I've seen London come up in SFX a number of times.  If it were me, I would go through them.


----------



## HiDef (Jan 5, 2014)

" That's a 6 hour drive to Barcelona and then an 11 hour drive to Malaga. All this for a TS week on the Costa Del Sol, half of which will be taken up by travelling. Why not fly from London direct to Malaga?"

The reason we are going to Santander and not direct to Malaga or Barcelona is because we have family there and have to see them otherwise we'll never hear the end of it, plus Santander is quite a nice place.

From Santander we have options because RyanAir flys out of there and they also have a train station.  I just checked Ryanair to Malaga and it was $20.79 euros per person, so that's looking like a great option. 

Ryanair also flies from Malaga back to London, Stanstead for around $50 euros.  So that could be a great option because we'll be flying in and out of London.

I agree that 11 hours in a car with entire family on a foreign highway with 110 degree weather is not an option.  If we do end up driving from Santander we would definitely supplement with a hotel or two along the way if we didn't end up flying.

We have been so spoiled with timeshares I actually detest staying in hotels anymore but it's a necessary evil.

I appreciate everyone's advice.  Trips like this are challenging to set up because you never know what kind of exchanges you're going to get.  Also, once you commit to an exchange you're so limited in cancelling or changing it.


----------



## Pompey Family (Jan 5, 2014)

HiDef said:


> From Santander we have options because RyanAir flys out of there and they also have a train station.  I just checked Ryanair to Malaga and it was $20.79 euros per person, so that's looking like a great option.
> 
> Ryanair also flies from Malaga back to London, Stanstead for around $50 euros.  So that could be a great option because we'll be flying in and out of London.



Be very wary of Ryanair and their never ending hidden charges.
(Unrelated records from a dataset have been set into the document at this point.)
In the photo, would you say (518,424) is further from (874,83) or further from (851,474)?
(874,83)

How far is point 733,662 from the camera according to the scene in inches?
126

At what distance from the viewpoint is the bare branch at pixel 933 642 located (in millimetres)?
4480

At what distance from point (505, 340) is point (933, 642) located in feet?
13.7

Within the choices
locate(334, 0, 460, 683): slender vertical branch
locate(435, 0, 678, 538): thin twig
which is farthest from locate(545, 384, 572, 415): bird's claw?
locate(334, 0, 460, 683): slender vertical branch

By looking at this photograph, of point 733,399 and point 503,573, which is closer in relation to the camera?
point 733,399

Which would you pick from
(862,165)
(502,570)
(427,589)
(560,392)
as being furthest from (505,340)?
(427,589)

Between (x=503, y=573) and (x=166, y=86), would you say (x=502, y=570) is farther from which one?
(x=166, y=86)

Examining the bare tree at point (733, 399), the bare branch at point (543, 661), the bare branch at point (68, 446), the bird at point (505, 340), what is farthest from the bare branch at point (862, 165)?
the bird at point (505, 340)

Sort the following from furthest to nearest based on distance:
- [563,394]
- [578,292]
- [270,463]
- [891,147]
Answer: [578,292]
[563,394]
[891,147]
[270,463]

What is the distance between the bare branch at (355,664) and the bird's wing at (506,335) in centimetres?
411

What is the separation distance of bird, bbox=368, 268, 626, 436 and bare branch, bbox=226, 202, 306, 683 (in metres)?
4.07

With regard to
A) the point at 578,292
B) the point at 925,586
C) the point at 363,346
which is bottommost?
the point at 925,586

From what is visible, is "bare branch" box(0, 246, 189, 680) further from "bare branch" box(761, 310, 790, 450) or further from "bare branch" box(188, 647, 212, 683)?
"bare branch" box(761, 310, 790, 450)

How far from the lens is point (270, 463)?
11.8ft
What starts out at quite an attractive price soon mounts up as you work your way through the booking process, expect to pay a lot for hold luggage. I can't stand the airline, I flew once with them and vowed never to again not least because of their policy of flying with the bare minimum of fuel allowed which has resulted in several emergency landings due to being caught up in unexpected landing queues.
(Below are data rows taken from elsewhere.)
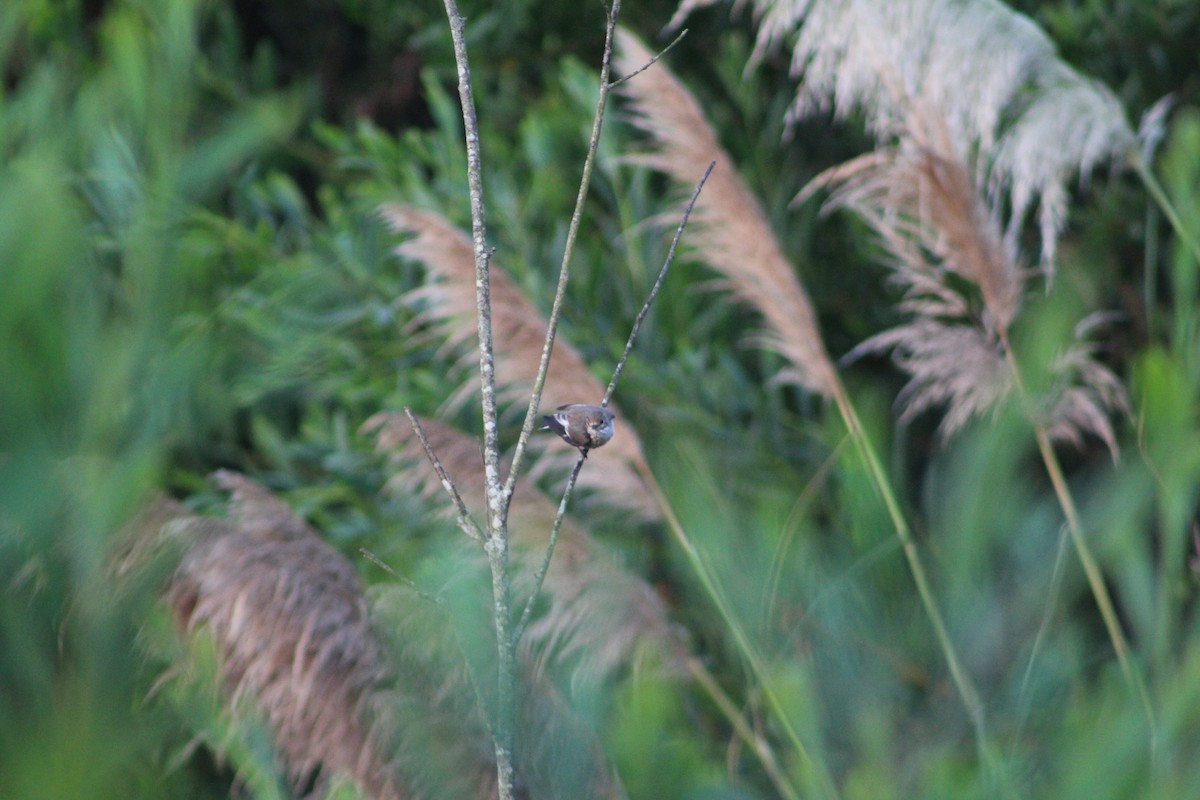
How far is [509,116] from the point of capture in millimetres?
2598

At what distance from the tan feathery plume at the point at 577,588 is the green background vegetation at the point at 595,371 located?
0.20 ft

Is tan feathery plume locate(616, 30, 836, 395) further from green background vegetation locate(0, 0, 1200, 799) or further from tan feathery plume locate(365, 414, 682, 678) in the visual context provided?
tan feathery plume locate(365, 414, 682, 678)

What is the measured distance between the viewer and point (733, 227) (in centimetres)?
A: 146

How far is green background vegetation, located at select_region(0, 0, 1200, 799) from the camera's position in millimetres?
1161

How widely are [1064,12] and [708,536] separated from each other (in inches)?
58.9

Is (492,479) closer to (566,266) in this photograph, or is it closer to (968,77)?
(566,266)

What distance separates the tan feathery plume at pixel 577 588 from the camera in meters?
1.22

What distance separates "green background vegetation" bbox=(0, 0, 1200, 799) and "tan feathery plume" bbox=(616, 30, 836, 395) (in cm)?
23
You may find that the train option is more favourable and certainly more enjoyable than driving.

Also be aware that Stansted airport is not actually in London but in Essex and it takes a Google estimated 1 hr 10 mins to travel to Heathrow from there however this includes a trip on the living hell that is the M25 and who knows just how long that will add to your journey. You can get the train from Stansted but that will mean taking one to Liverpool St in London and then transferring to the Heathrow Express, not much fun with luggage and young children.

It's unlikely that you'll find a flight from Malaga to Heathrow, it'll usually be Gatwick, however transferring from Gatwick to Heathrow is much easier (I'm presuming you'll be flying home from Heathrow).
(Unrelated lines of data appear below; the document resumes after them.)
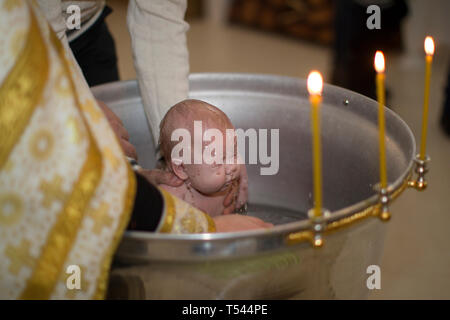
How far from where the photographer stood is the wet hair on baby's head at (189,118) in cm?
77

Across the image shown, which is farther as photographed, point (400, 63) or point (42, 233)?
point (400, 63)

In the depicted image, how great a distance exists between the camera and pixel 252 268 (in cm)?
53

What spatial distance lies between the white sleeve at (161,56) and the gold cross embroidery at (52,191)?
1.15 feet

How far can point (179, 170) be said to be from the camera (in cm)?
82

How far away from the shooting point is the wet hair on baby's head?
2.52ft

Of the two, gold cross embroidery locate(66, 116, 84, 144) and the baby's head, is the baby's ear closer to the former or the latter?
the baby's head

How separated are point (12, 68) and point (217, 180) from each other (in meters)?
0.34

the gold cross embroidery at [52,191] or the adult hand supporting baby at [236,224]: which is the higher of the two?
the gold cross embroidery at [52,191]

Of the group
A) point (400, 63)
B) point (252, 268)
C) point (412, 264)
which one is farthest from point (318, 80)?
point (400, 63)
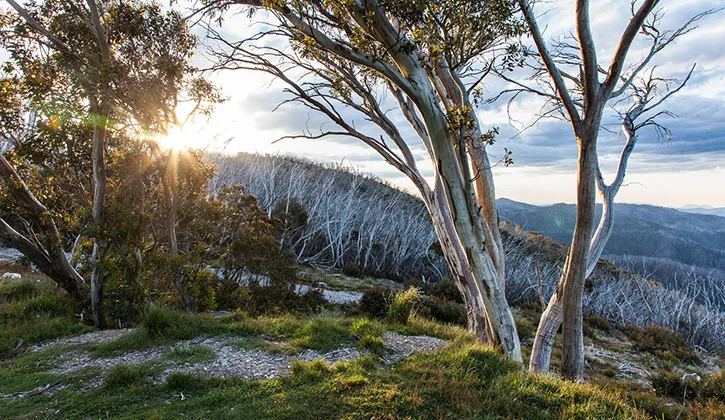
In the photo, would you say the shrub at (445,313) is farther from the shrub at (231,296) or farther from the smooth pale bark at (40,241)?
the smooth pale bark at (40,241)

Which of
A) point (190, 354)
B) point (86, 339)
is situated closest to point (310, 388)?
point (190, 354)

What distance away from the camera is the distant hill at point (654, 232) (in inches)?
3027

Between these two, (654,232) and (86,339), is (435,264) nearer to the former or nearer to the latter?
(86,339)

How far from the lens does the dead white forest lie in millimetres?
19344

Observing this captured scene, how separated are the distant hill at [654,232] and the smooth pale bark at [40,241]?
139 feet

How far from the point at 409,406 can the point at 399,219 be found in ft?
82.6

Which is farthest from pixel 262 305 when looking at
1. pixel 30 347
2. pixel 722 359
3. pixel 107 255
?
pixel 722 359

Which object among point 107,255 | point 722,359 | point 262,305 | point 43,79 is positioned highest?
point 43,79

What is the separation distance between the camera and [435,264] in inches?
980

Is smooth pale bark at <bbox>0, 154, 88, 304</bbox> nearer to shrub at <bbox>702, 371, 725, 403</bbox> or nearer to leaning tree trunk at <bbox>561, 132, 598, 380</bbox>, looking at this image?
leaning tree trunk at <bbox>561, 132, 598, 380</bbox>

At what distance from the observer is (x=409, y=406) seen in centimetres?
360

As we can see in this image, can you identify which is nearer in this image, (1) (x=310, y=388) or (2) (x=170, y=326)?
(1) (x=310, y=388)

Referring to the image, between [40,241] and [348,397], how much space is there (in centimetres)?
822

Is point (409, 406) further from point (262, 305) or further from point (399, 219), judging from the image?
point (399, 219)
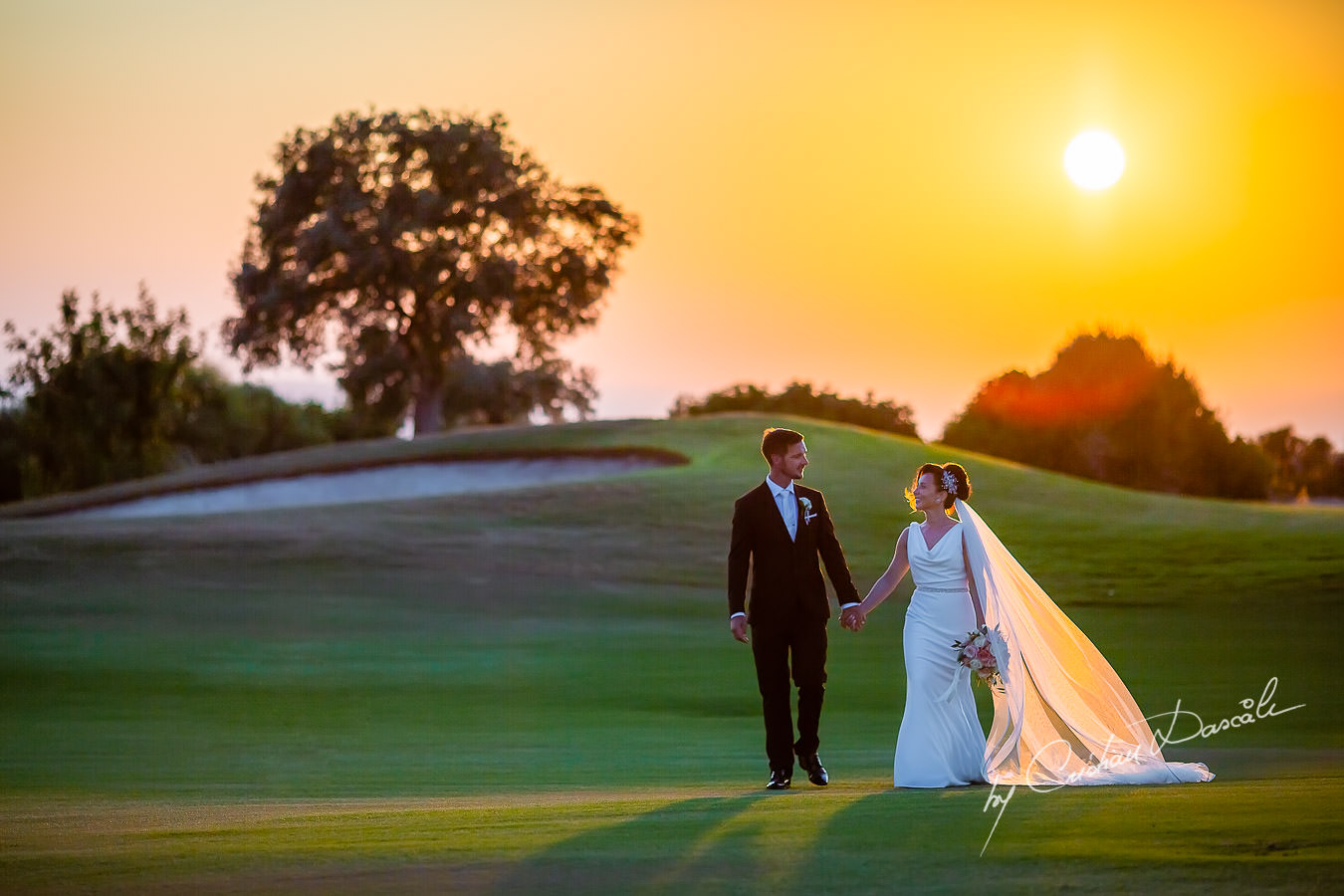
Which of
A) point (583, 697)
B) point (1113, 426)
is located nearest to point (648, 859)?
point (583, 697)

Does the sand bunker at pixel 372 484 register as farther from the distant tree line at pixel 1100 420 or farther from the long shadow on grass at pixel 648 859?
the distant tree line at pixel 1100 420

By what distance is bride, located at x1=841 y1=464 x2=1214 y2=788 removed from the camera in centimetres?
1059

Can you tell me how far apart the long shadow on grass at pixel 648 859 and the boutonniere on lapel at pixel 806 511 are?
278cm

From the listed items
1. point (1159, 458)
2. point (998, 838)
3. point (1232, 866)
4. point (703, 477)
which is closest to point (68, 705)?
point (998, 838)

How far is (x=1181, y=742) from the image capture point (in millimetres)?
14289

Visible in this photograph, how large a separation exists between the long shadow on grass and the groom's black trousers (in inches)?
86.1

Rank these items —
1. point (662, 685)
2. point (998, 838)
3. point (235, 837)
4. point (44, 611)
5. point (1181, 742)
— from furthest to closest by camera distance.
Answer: point (44, 611), point (662, 685), point (1181, 742), point (235, 837), point (998, 838)

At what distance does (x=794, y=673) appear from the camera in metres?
11.1

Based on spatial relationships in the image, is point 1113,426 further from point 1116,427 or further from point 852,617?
point 852,617

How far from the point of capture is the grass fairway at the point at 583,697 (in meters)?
7.55

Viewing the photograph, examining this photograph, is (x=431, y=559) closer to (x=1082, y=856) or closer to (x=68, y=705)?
(x=68, y=705)

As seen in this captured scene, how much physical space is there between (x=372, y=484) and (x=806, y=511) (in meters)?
33.4

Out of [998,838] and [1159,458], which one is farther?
[1159,458]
Personally, I'd rather pay that little bit more for convenience and less stress.


----------



## x3 skier (Jan 5, 2014)

Beaglemom3 said:


> WOW ! Great idea ! I always make a point to get to the Portobello or Camden
> markets. Never knew about this (and I've taken about 14-15 London trips) !
> 
> Thank you.



http://www.londonwaterbus.com/

Cheers


----------



## Beaglemom3 (Jan 5, 2014)

x3 skier said:


> http://www.londonwaterbus.com/
> 
> Cheers



  What a gem and what a keeper !


----------



## HiDef (Jan 5, 2014)

Waterbus and staying a few nights in the canal boat are definitely on the list.  Those were great tips.  Thanks so much.


----------